Start of THE RECORDS

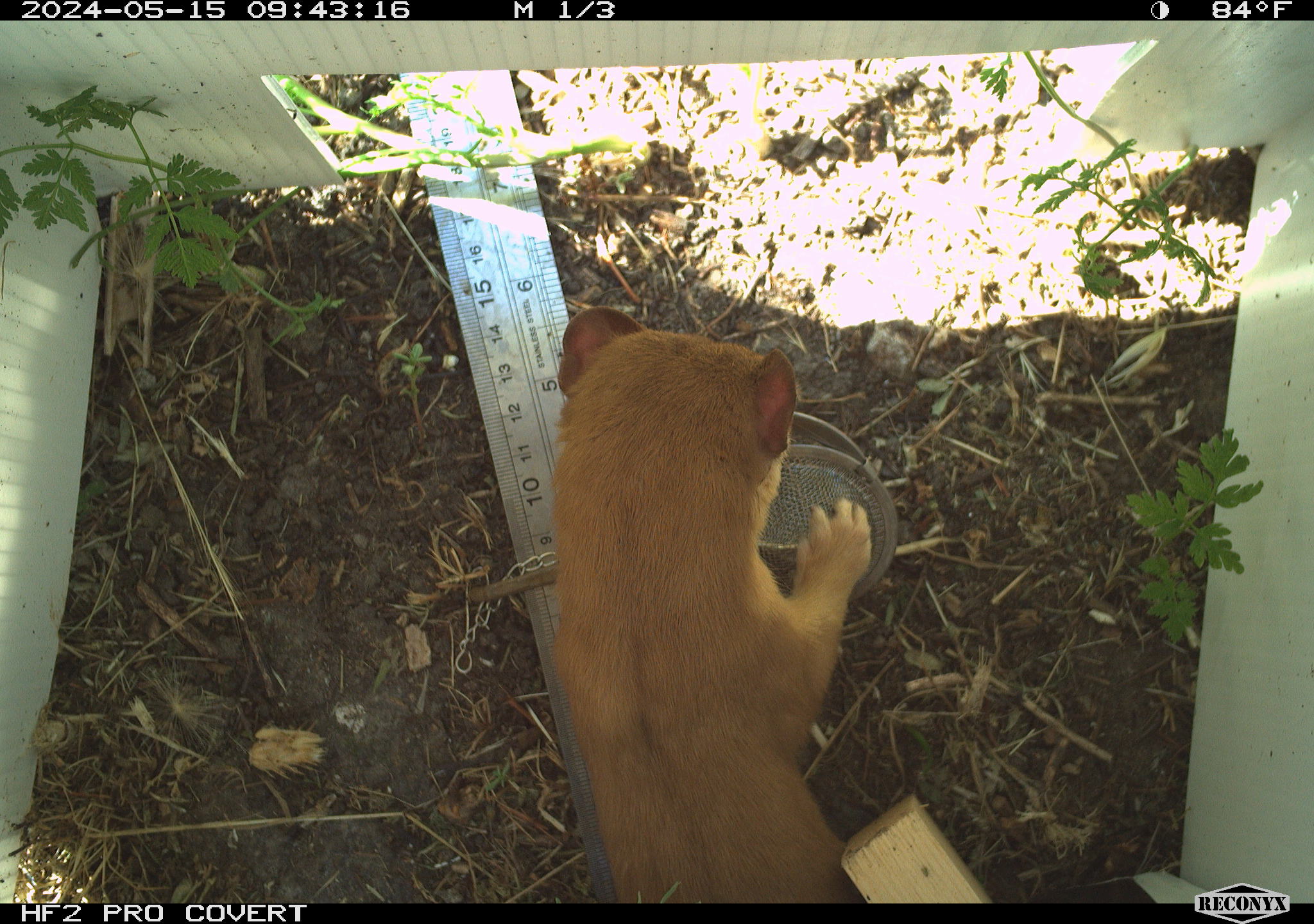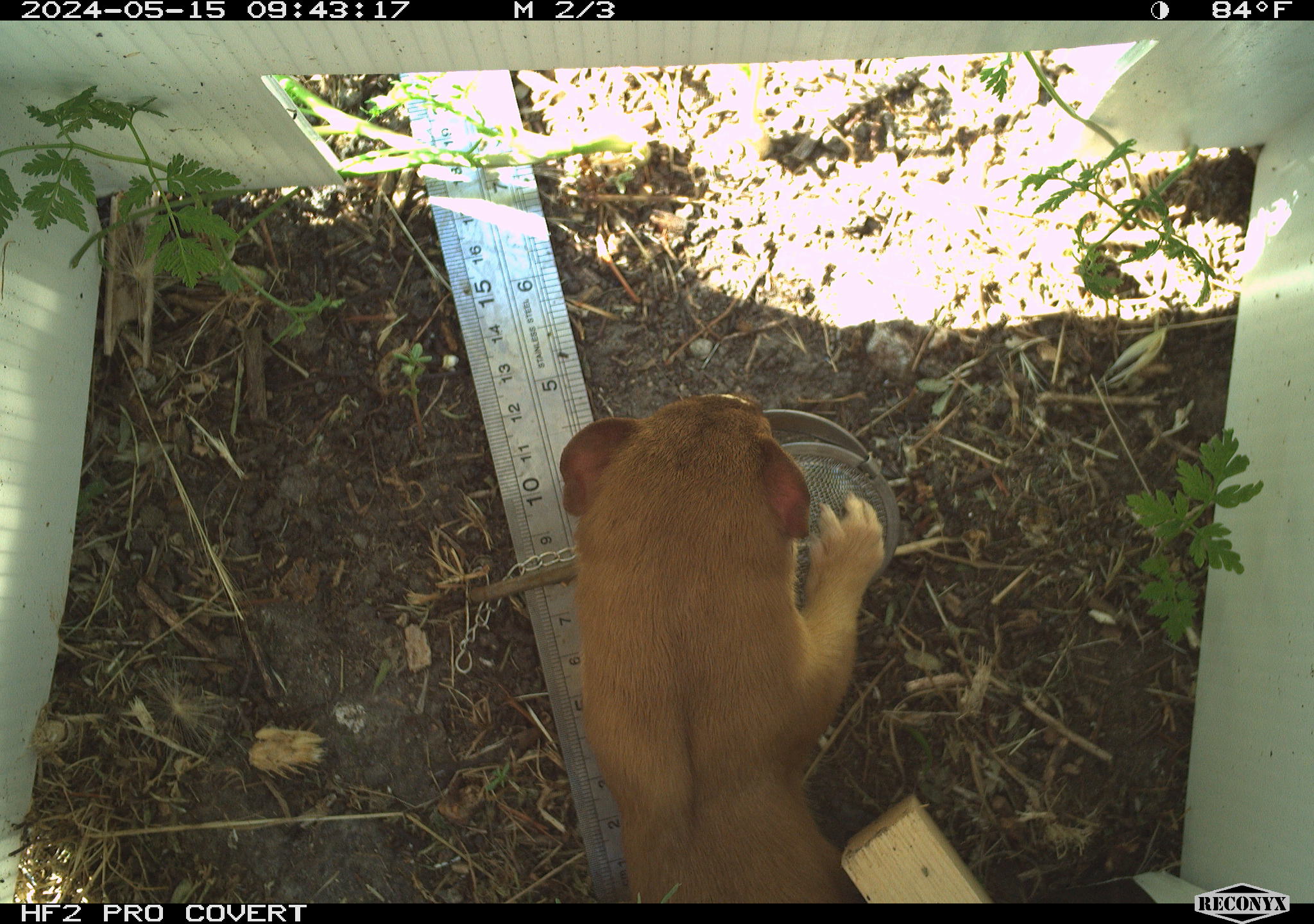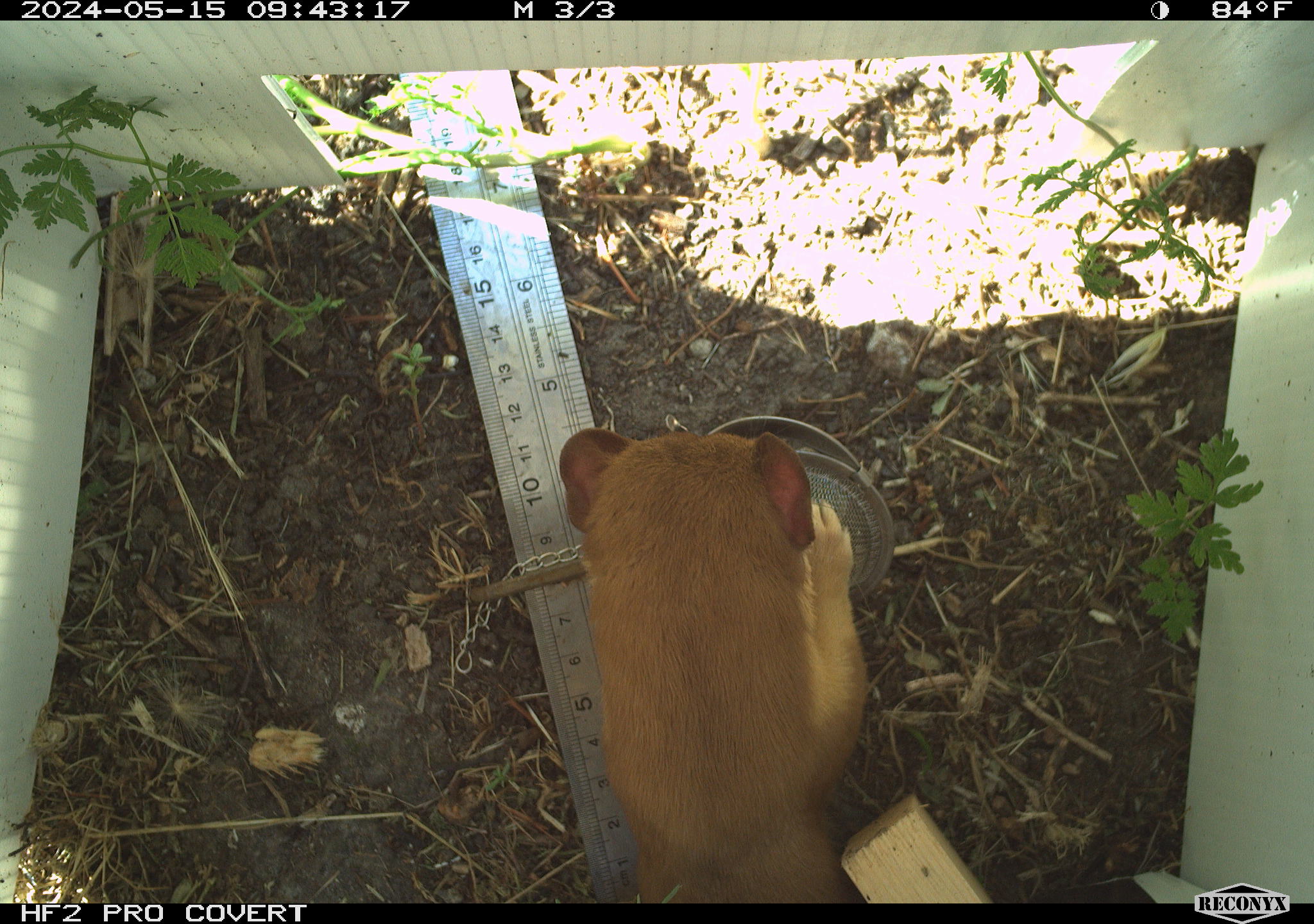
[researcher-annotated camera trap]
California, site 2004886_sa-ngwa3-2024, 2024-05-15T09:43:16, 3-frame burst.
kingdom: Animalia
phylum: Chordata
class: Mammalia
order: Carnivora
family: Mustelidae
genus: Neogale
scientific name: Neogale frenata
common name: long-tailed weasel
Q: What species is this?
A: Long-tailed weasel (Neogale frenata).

End of THE RECORDS

(WORK REQUEST)
Go back to the entries above and restate word for word every line from the first through the one that contains "Q: What species is this?", leaving the pictures behind.

(EXERCISE RESPONSE)
[researcher-annotated camera trap]
California, site 2004886_sa-ngwa3-2024, 2024-05-15T09:43:16, 3-frame burst.
kingdom: Animalia
phylum: Chordata
class: Mammalia
order: Carnivora
family: Mustelidae
genus: Neogale
scientific name: Neogale frenata
common name: long-tailed weasel
Q: What species is this?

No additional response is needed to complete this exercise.